Director’s pet projects are often described as a labour of love, but Richard Linklater’s new film Boyhood (released in both UK and US cinemas today) is perhaps the most pertinent example of that phrase, having experienced an incredibly long birthing period in cinematic terms. Shot using the same actors (lead Ellar Coltrane makes the leap from ethereal 6 year old, awkward adolescent, and finally, insightful young adult with effortless ease) over a couple of weeks and spread over 12 consecutive years, this is filmmaking without a safety net.

Already laden with superlatives from those who have seen it (and justifiably so) it’s a bravura effort which gently compels you to reflect on your own life, and the staggeringly swift passage of time that seems to pass as you increase in age (the then-twelve year-old Coltrane reflecting on the best films of 2008 with screen father Ethan Hawke makes that year seem like a lifetime ago). It leaves you with an almost painful yearning to return that time of being on the cusp of adulthood, and despite the film’s overt conceit, it feels as far from gimmicky as imaginable. Those moments of Coltrane’s physical transformation register on an almost subconscious level as you’re completely consumed by the narrative.
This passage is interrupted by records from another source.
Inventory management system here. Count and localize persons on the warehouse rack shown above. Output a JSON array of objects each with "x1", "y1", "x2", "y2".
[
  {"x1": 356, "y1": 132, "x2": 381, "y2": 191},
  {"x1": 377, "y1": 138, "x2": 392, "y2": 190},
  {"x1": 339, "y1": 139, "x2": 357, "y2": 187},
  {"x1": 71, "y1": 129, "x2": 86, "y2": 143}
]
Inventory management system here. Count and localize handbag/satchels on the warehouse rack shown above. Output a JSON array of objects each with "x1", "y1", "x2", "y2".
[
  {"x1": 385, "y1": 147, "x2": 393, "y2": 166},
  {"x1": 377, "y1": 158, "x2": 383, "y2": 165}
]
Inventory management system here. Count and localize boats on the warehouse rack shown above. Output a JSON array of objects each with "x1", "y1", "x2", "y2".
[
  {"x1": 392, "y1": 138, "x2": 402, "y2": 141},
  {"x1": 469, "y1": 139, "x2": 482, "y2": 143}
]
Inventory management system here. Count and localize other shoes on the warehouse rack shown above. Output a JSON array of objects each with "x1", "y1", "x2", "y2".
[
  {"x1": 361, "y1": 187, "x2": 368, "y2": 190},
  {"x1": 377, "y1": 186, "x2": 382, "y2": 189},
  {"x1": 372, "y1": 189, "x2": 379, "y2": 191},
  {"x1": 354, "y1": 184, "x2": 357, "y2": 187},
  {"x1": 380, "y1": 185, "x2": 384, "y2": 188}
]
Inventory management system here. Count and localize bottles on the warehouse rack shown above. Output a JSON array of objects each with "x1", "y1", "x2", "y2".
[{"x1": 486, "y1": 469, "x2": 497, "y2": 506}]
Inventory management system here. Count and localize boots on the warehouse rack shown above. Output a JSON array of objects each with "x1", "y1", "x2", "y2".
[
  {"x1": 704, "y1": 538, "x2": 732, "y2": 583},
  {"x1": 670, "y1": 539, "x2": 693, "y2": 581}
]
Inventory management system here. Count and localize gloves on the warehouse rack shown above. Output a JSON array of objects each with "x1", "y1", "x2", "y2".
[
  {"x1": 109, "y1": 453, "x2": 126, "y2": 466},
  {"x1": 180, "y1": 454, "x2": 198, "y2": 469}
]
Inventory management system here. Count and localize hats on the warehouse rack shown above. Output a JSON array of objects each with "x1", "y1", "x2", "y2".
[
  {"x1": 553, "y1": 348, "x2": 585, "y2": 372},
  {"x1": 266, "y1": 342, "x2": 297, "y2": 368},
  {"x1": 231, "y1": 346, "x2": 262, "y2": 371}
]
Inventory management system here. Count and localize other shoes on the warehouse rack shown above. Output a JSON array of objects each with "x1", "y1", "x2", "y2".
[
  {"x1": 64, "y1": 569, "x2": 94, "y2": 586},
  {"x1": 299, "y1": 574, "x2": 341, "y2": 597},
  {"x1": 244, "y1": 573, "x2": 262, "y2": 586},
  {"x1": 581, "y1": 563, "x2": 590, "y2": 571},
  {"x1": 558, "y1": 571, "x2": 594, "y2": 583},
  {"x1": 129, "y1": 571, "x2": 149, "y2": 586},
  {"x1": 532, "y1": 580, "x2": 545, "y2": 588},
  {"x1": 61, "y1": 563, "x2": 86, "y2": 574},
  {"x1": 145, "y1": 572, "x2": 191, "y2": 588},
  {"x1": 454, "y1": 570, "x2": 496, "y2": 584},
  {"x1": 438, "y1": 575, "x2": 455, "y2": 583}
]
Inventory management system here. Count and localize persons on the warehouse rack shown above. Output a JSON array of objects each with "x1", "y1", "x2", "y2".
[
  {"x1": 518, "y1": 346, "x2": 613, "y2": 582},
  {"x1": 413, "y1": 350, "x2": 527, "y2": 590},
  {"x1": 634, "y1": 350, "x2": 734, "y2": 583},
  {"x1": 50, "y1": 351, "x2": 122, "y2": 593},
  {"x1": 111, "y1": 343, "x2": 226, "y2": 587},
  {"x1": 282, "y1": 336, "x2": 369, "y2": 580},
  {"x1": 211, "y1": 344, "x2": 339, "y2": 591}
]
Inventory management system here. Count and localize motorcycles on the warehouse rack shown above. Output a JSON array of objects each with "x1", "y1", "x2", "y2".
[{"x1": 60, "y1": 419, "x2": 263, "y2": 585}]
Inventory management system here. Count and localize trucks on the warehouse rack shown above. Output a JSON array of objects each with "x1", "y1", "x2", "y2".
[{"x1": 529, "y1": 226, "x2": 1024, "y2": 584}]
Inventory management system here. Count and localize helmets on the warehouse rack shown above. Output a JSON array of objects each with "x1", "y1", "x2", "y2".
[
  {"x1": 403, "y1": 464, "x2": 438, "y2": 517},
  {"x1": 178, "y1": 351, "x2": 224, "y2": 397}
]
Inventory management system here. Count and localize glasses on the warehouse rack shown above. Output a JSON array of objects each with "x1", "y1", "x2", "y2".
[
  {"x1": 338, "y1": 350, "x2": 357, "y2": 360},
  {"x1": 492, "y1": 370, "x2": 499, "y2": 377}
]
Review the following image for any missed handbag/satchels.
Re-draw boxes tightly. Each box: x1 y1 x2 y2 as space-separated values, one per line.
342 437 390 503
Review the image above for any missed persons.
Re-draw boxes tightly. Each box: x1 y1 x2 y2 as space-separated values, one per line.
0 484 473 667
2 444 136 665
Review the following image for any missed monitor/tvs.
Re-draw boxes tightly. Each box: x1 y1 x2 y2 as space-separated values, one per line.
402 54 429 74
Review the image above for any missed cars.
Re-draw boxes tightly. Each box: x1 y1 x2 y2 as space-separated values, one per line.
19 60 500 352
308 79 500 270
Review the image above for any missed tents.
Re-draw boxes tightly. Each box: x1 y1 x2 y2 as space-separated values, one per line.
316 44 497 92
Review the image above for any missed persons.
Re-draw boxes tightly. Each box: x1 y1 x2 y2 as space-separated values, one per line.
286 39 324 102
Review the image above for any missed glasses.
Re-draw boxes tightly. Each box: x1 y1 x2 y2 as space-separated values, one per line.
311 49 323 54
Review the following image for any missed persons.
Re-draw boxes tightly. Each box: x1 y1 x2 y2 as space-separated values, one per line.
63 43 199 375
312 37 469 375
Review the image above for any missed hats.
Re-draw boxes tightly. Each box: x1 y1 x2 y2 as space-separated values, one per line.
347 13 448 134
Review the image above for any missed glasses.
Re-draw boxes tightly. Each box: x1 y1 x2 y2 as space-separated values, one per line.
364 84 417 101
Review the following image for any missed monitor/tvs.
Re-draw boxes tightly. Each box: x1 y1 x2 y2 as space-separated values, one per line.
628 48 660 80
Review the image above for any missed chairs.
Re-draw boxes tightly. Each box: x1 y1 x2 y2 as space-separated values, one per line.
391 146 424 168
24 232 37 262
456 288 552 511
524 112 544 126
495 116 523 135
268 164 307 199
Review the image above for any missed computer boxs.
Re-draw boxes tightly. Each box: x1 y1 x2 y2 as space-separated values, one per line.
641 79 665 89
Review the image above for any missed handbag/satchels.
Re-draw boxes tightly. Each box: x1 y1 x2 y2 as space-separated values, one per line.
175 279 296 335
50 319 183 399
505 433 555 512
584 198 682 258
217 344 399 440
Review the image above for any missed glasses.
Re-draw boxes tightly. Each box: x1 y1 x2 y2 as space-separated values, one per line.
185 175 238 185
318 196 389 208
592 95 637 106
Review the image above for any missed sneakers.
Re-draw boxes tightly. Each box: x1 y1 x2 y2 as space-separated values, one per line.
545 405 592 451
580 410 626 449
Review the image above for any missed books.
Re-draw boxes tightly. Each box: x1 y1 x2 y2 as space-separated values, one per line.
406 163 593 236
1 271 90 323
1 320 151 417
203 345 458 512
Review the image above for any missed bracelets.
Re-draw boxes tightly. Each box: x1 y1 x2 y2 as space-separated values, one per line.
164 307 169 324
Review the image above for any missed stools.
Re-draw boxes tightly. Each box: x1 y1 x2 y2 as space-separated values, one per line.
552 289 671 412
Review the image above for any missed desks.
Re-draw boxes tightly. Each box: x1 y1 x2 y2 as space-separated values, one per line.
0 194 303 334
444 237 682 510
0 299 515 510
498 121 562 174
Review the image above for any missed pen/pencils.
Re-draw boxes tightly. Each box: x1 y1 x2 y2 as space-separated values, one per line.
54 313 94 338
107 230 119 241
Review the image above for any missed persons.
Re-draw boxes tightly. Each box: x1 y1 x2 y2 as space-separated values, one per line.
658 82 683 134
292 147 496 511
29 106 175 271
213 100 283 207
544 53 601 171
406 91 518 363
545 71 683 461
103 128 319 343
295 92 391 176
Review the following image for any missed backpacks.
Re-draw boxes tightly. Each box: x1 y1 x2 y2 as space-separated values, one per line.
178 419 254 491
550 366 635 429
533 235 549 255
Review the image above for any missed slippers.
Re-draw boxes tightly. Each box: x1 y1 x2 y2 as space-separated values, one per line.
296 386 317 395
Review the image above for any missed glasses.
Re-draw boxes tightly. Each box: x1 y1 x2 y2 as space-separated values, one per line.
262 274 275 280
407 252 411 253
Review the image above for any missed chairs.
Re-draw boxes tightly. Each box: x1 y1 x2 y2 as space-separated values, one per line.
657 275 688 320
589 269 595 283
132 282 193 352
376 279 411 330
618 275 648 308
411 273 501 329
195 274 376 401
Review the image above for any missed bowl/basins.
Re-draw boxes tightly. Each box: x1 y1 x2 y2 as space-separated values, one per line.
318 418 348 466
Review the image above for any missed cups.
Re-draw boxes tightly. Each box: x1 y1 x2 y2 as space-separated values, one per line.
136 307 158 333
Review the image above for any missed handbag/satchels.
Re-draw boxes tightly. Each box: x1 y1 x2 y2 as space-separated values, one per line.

Most tellingly, Boyhood represents something of an evolution in the craft of film-making, which Linklater was undoubtedly cognisant of when he embarked on the venture. Whether you’re a big studio director in the Spielberg mould, or a struggling underground artist, film is invariably a crapshoot. The potential stumbling blocks which could have befallen the production of Boyhood were particularly precarious, however. While Linklater and his team have ultimately succeeded in realising the initial aims of the project and forming a cohesive bond, imagine all the elements which were simply out of the production’s control. What other film has actually remained in active production for 12 years?

Admittedly, budget-wise, we’re talking the kind of money which would pay for a day’s filming on a Marvel production (the film’s distributor IFC signed off on a yearly fund of $200,000, equating to around to $2.4 million over the whole shooting period), but given the uniquely staggered shooting schedule, there must have been a fair amount of unease from both a financial and artistic point of view.  The biggest mishap for the production would have been the loss of any of Linklater’s principal players, which would have instantly derailed the project without any conceivable way of salvaging things. Recasting would have betrayed the whole evolutionary notion of the film (Linklater is said to have jokingly warned Hawke that if he was run over during production, he’d still be required to finish the film).boyhood

The two keys elements attributed to the film’s success have to be IFC’s utmost faith in the project and that unswerving optimism and an unusually keen foresight from Linklater. He’s a filmmaker who has proved his worth in effortlessly hopping between genres, previously fostering diverse and potentially tricky material to the screen (his genuinely astounding work within rotoscope animation, as seen in Waking Life and A Scanner Darkly, still feels hugely underappreciated). The first phase of Boyhood began a year before his 2003 $100m+ breakout hit School of Rock, so the director didn’t even have that bankability factor to assuage any fears.

But this unique process also throws up some unintentional surprises that even Linklater couldn’t have anticipated. There’s a subtle shifting in the film’s aesthetic as the years progress. Early on it has both a look and feel of the types of indie cinema which emerged in the late-90s/early-noughties because, in reality, that’s where the segment originates from. The noticeably (real) pregnant belly of Patricia Arquette (fantastic in the role of Coltrane’s mother) is glimpsed at briefly mid-way through the film, and rather charmingly, there doesn’t appear to be have been any attempts to mask it. We’re watching the actress grow alongside her character. A post-Episode III Star Wars conversation about whether the series has further longevity is highly amusing precisely because it was made at that time and isn’t an oh-so-clever pop cultural commentary with the benefit of hindsight.

It’s these fascinating components, achieved incidentally or by design, which really compliment the rich storytelling in Boyhood. Here’s hoping its success inspires other filmmakers to take the plunge and tinker around with the representation of time within a narrative, or indeed, any other evolutionary leaps of the medium. Linklater may have ventured into cinematic territory unknown, and for a prolonged period, but this risky proposition has paid off handsomely.